Capitalist politicians find xeno-phobia and other reactionary ideas useful to divert attention away from the failures of their rotten profit system.
Xenophobia is able to have some influence over some sections of the working class, and especially the unorganised poor and unemployed because of the grinding poverty that the crisis of capitalism means for the majority.
Initiative
The MCR march was granted permission without any questions raised by the DA-controlled Tshwane (Pretoria) municipality. It went ahead on 24 February. The ANC-controlled Department of Home Affairs agreed to meet the leaders of the march.
In this political vacuum WASP was able to take an initiative.
We organised hundreds of worker activists under the #OutsourcingMustFall campaign to distribute leaflets in their townships countering the MCR’s lies and calling for organisation and struggle to deal with the very real issues of poverty, crime and unemployment.
At a public meeting we organised on 19 February over 50 attended, representing more than a dozen communities. The meeting agreed to found an anti-xenophobia coalition.
On 22 February, two days before the planned MCR march, the coalition went ahead with a press conference with Mametlwe Sebei and Themba Ncalo (both leading members of WASP), alongside a leader of the Congolese community, acting as spokespeople.
Over the next two days these WASP leaders dominated the media. This played an important role in giving confidence to the vast majority of South Africans who are opposed to xenophobia, and the tide began to turn against MCR and its march.
We put forward a clear call for the organisation of community self-defence patrols to defend foreign residents and businesses in the run-up to the march.
In a major victory for the campaign, Mashaba was forced to ‘clarify’ his xenophobic statements as having been misinterpreted!
President Jacob Zuma finally made a public comment the day before the MCR march, but this was only because the South African cellphone operator MTN’s Nigerian offices were attacked in retaliation to violence targeting Nigerians.
Disgracefully, his message was one of irritation that anti-immigrant sentiment is also normal in Europe but it does not get labelled as ‘xenophobia’!
When the possibility of withdrawing permission for the MCR march began to be debated in the media, the ANC-led South African National Civic Organisation and ANC-led Congress of South African Students intervened to mediate between the organisers and the Pretoria West police to ensure it went ahead as a ‘peaceful’ march – albeit still a xenophobic one!
The Somali community in particular responded to the call to organise community self-defence. On the night of the MCR march WASP leaders attended a community meeting in Pretoria West and played a direct role in organising patrols.
In one area at the heart of the violence, WASP members reported that known ANC Youth League activists were trying to organise and incite looting against foreign businesses.
Marching forward
In the end, the MCR march was a dismal failure. The organisers themselves blamed WASP for this.

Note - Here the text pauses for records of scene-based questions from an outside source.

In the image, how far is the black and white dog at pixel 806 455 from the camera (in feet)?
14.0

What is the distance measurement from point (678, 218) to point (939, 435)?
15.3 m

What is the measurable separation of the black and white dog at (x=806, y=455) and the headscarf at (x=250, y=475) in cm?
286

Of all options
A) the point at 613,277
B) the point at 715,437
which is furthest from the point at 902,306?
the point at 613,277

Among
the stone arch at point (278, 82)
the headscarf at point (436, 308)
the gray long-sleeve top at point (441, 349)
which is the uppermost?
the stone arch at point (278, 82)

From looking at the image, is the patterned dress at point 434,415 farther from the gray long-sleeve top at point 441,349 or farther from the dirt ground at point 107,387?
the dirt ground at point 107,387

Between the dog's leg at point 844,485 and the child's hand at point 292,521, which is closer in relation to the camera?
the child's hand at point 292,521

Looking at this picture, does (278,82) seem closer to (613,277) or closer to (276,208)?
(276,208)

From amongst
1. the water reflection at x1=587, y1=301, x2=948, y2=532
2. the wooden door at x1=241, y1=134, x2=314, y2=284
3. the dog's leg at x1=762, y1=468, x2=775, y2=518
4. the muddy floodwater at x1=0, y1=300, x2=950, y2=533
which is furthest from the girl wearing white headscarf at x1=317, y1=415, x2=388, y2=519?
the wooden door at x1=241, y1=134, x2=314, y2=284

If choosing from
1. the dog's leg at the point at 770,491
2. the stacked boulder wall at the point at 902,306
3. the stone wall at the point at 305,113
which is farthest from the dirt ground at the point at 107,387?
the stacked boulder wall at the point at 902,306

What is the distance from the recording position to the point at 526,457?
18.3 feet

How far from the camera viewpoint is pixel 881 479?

The anti-xenophobia coalition decided to go ahead with its own march that would put the issues of tackling crime and poverty at its heart.
By now the coalition had been joined by an organisation of hawkers and small traders from Mamelodi itself who marched under slogans including “the mall is taking our jobs, not our African brothers”.
In stark contrast, however, to the tacit support of the authorities for the MCR march, the coalition’s march was obstructed at every turn. In the end it went ahead as an ‘illegal gathering’.
While the immediate threat of widespread xenophobic violence appears to have receded, the task of organising communities – uniting foreign residents and local – is just beginning. With the successes of the campaign under the coalition’s belt, the strategic task of forming a country-wide socialist civic federation can take steps forward.